In 1935 a fight between the students at Oyler School in Price Hill, one black and one white, quickly escalated. Police were forced to block the Eighth Street viaduct to separate groups of angry whites and blacks. During the riot, sixteen people were arrested.

==1967==

The Avondale riot of 1967 followed years of police abuse and deteriorating living conditions in the poor black community of Avondale. The riots followed the disputed June 1967 conviction of Posteal Laskey Jr., accused of being the Cincinnati Strangler. The riots were ignited when Laskey's cousin, who was protesting the conviction, was arrested for loitering near the Abraham Lincoln statue at Rockdale Avenue and Reading Road on 12 June 1967.
Crowds filled the streets and threw bottles and firebombs at businesses. The Ohio National Guard was called in to restore order.
One person died and there were 404 arrests. In 1968, President Lyndon Johnson's Commission on Civil Disorders issued a report that blamed the riots on the poverty of the segregated neighborhoods in Cincinnati and the practice of police officers in "stopping Negroes on foot or in cars without obvious basis" and using loitering laws disproportionately against minorities.

==1968==

The Avondale riot of 1968 broke out in Avondale after the assassination of Martin Luther King Jr., a civil rights leader, in April 1968. A mob smashed store windows and looted the stores or burned the merchandise.
The Ohio National Guard was called to restore peace in Avondale. Two people were killed, at least 220 injured and 260 arrested during two nights of violence.

==2001==

The 2001 Cincinnati riots were the largest urban disorders in the United States since the Los Angeles riots of 1992. Three days of rioting were triggered by a fatal police shooting of an unarmed African-American teenager, Timothy Thomas. On the third night of violence, looting, and vandalizing, Charlie Luken, the mayor of Cincinnati at the time, issued a citywide curfew which happened to be accompanied by rain, and the riots stopped. The curfew was for all of Cincinnati but was generally only enforced in the downtown area. There were no reports of rioting from the 13th or later. The immediate crisis had ended, but the immediate damage was estimated at $3.6 million. Many business in the downtown area were damaged in the riots, and many of 63 rioters were indicted on felony charges.

== 2020 ==
On May 29, 2020, a protest was held in Cincinnati following the murder of George Floyd, as part of the larger 2020 protests against racism. The protest that was held primarily in the Over-the-Rhine area of downtown began peacefully Friday night and continued through the early hours of Saturday morning.  Many restaurants and boutiques in the area were left with their window shattered.  Police in riot gear made continuous efforts to disperse the crowd, pushing them through the neighborhood from Pendleton to Washington Park and beyond.  In addition, city councilperson Jeff Pastor was seen trying to calm protesters. Around 1 a.m. the protest seemed to break up, but general unrest persisted.  Helicopters began circling the neighborhood shortly after 1 a.m.  At 1:30 a.m. the Cincinnati Police Department issued the following statement to media outlets:

"Please understand we are dealing with several groups engaging in violent behavior in the downtown & OTR neighborhoods. Please advise your audiences that they should avoid this area as we attempt to stabilize these disturbances. If people do not have a legitimate reason to be in this area they should disperse. Thank you for communicating this to your viewers.

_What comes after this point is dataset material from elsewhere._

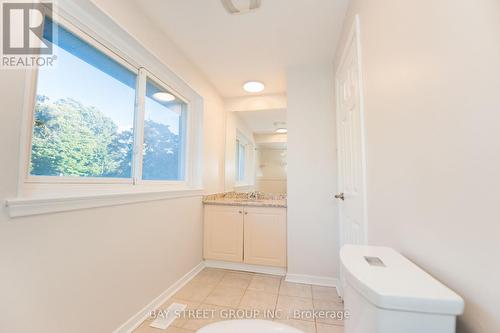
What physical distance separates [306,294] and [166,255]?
4.55ft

“As many of your reporters have reported from the field tonight there have been numerous buildings and businesses that have sustained property damage and likely theft of merchandise. Our primary effort right now is to stabilize this area and seek cooperation and calm from the groups engaging in violent and turbulent behavior. We will provide more details as this evolves related to property damage, thefts and any arrests that may have occurred. Please encourage your audiences and your reporters to use caution in this area. Stress that we are encouraging protesters to do so peacefully.”